REQUESTS>
A: In the RDF literals message, which of the four numbered options does the writer call the best solution?
B: Pick up the RDF literals message after its last line and write what follows.

EXCERPTED TEXT>
Re: Summary of strings, markup, and language tagging in RDF (resend)

Hello Jeremy, others,

At 13:41 03/06/30 +0100, Jeremy Carroll wrote:

>Graham Klyne wrote:
>
>>At 08:48 29/06/03 -0400, Martin Duerst wrote:

>>>Obviously, to find out whether it is text with markup or text
>>>without markup, one way is to look inside. Another way would be
>>>to disallow rdf:parseType='Literal' on pure text strings.
>>
>>I think this possibility was mentioned in our discussion, but rejected on 
>>the grounds of invalidating some (much?) existing RDF, and also making 
>>life much harder for RDF writers.
>
>An example application is one I have which has a form which permits the 
>user to include xhtml markup. The value of this form becomes embedded 
>within an RDF document inside an rdf:parseType="Literal" element.

So given that other people and applications will also contribute
to this data, what's the best solution:

1) To have the producer (your application) check whether there is markup
    or not, and leave out rdf:parseType="Literal" if there is none?
    [I agree that this is not a good solution, because it's against
    established practice.]
2) To have the RDF parser handle the fact that for plain text strings,
    sometimes there may be an rdf:parseType="Literal", and sometimes not?
3) To have some indication in the schema saying that only
    rdf:parseType="Literal" can be used here?
4) To dump the problem on 'higher level applications'?

In my view, the best solution is clearly 2).


By the way, I was just trying to check to what extent the actual RDF
Model and Syntax spec is expressing the fact that its authors (or at
least one of them, Ralph) thought that rdf:parseType="Literal" without
any actual markup is the same as a plain literal.

Here is what I have found:

    3. If E is an empty element (no content), v is the resource whose
       identifier is given by the resource attribute of E. If the content
       of E contains no XML markup or if parseType="Literal" is specified
       in the start tag of E then v is the content of E (a literal). Otherwise,
       the content of E must be another Description or container and v is the
       resource named by the (possibly implicit) ID or about of that 
Description
       or container.

This does not make any distinction WHATSOEVER between
    <foo>literal text</foo>
and
    <foo rdf:parseType="Literal">literal text</foo>

Also, the definition of Literal does not distinguish between what's
now called 'plain' and 'XML' literals:

Literal
    The most primitive value type represented in RDF, typically a string of
    characters. The content of a literal is not interpreted by RDF itself
    and may contain additional XML markup. Literals are distinguished from
    Resources in that the RDF model does not permit literals to be the subject
    of a statement.

If you have found evidence to the contrary, please tell me.


>Martin:
>
>>>Can we please make sure that we separate syntax and semantics?
>>
>>I wasn't aware of conflating the two.  This issue seems to be entirely 
>>syntactic:  is a sequence of Unicode characters used to represent an XML 
>>document (and conforming to XML syntax) syntactically distinguished from 
>>any other sequence of Unicode characters?  (Hmmm... maybe the conflation 
>>here is between concrete syntax and abstract syntax -- I'm thinking of 
>>abstract syntax here.)
>>As for the rest of what you say, I really don't want to get into encoding 
>>tricks here -- to me that is just another layer of complexity we don't 
>>need, and as such should be left to implementers to deal with in their 
>>own way.   That is, if the string
>>    "<a>Some text</a>"

LISTED RECORDS>
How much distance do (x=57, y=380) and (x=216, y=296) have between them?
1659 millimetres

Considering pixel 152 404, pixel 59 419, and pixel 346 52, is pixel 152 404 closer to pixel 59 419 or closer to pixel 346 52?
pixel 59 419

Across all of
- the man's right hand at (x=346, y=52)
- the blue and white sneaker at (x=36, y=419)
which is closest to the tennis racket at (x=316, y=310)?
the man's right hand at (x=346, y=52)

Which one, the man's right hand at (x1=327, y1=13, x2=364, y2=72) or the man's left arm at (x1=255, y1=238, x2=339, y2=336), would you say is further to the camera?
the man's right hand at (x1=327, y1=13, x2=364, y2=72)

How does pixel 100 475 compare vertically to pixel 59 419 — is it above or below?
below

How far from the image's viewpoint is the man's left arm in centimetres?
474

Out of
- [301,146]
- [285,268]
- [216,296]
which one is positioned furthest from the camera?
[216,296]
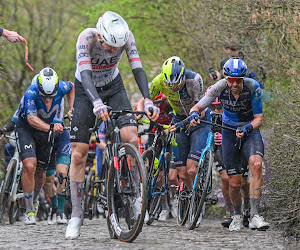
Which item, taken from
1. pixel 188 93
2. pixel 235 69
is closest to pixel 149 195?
pixel 188 93

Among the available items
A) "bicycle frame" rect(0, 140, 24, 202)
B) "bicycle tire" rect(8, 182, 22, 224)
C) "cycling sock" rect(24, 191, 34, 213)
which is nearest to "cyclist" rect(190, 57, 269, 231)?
"cycling sock" rect(24, 191, 34, 213)

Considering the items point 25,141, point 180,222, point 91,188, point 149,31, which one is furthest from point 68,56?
point 180,222

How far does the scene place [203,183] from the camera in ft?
29.3

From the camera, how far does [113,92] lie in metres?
7.83

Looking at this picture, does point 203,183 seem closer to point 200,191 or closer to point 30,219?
point 200,191

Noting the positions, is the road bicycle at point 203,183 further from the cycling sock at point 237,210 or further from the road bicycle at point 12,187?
the road bicycle at point 12,187

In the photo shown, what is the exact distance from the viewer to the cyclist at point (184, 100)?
32.0 ft

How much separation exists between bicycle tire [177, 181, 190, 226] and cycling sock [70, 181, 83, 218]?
2.16m

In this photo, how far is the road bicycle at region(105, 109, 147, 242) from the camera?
666 cm

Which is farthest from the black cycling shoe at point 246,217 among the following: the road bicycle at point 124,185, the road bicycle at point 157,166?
the road bicycle at point 124,185

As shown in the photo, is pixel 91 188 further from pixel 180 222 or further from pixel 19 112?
pixel 180 222

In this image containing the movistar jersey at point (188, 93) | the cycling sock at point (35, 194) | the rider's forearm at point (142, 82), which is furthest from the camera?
the cycling sock at point (35, 194)

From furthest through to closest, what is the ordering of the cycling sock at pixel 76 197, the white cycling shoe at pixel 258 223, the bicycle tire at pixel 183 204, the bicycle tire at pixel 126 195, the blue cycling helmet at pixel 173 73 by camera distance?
1. the blue cycling helmet at pixel 173 73
2. the bicycle tire at pixel 183 204
3. the white cycling shoe at pixel 258 223
4. the cycling sock at pixel 76 197
5. the bicycle tire at pixel 126 195

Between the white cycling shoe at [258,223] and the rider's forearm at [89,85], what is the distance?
9.20 feet
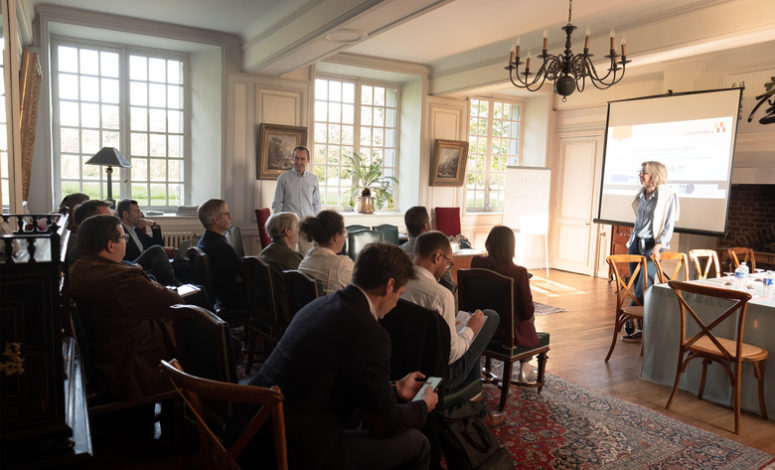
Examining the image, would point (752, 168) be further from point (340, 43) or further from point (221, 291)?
point (221, 291)

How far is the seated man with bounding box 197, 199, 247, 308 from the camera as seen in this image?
159 inches

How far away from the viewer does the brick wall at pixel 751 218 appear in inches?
252

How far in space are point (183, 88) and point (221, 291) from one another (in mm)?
4367

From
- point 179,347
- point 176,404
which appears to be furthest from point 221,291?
point 179,347

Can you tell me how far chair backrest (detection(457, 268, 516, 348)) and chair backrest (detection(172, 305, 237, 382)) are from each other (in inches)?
70.8

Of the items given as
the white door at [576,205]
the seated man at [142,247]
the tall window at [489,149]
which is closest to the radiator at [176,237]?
the seated man at [142,247]

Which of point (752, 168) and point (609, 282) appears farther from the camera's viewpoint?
point (609, 282)

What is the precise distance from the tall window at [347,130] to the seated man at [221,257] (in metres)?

FINAL ANSWERS>
A: Option 2: having the RDF parser handle plain text strings that sometimes carry rdf:parseType="Literal" and sometimes do not.

B:
>>is to be distinct from the XML document encoded as:
>>    "<a>Some text</a>"
>>then we should just say so and deal with the consequences.
>
>
>The WG has taken such a position for a quite a while now.
>This has been motivated by the needs of applications which produce XML 
>output and have to escape the non-XML strings and to not escape the known 
>XML content.

It is clear that applications need to know whether something is markup,
or is just characters that look like markup.



>>Personally, I don't think XML should have this distinguished status in 
>>RDF.  If it's really necessary to distinguish an XML document literal in 
>>RDF, when why not use RDF facilities to do so?  e.g.
>>    <ex:XMLDocument>
>>       <rdf:value rdf:parseType="Literal"><a>Some text</a></rdf:value>
>>    </ex:XMLDocument>
>>as distinct from, say:
>>    <ex:StringData>
>>       <rdf:value rdf:parseType="Literal"><a>Some text</a></rdf:value>
>>    </ex:StringData>
>
>
>Simply that this is not the design the WG took to last call. The design 
>the WG took to last call had been examined by the RDFCore WG in detail, 
>and had  had, at least at an earlier stage, been reviewed by the I18N WG.

I of course remember various discussions, in particular the one in Cannes.
But I do not at all remember that we ever might have agreed to treating
    <rdf:value rdf:parseType="Literal">Some text</rdf:value>
and
    <rdf:value>Some text</rdf:value>
as two completely different things, and I don't know which communication
we might have had that might have given you the impression we agreed to it.
If you think we have indeed agreed to this, please tell me when and how.


>The current phrasing in the editors draft defers to the term exclusive 
>canonical XML:
>http://www.w3.org/TR/2002/REC-xml-exc-c14n-20020718/#def-exclusive-canonica 
>l-XML

Just before we forget it, at that place, 'exclusive canonicalization'
is defined as follows:
"The exclusive canonical form of a document subset is a physical representation
of the XPath node-set, as an octet sequence, produced by the method described
in this specification"

While the 'physical representation' may have been important for the people
working on digital signatures, it seems definitely the wrong thing for RDF.
I hope this can be fixed.

What is much more important, if using exclusive canonical XML means that
the xml:lang context of the XML literal in the RDF document is ignored,
then that's totally wrong. It:
- has never been accepted by the I18N WG (RDF Core agreed with that)
- is against the XML 1.0 Recommendation
- is against the RDF Model and Syntax Recommendation
- is against the recent RDF last calls
- is the opposite of what happens with plain literals, and therefore
   highly confusing for users.

To make sure xml:lang is not thrown away for XML literals, there is
no need to change exclusive canonical XML. As for plain literals,
xml:lang can be carried separately.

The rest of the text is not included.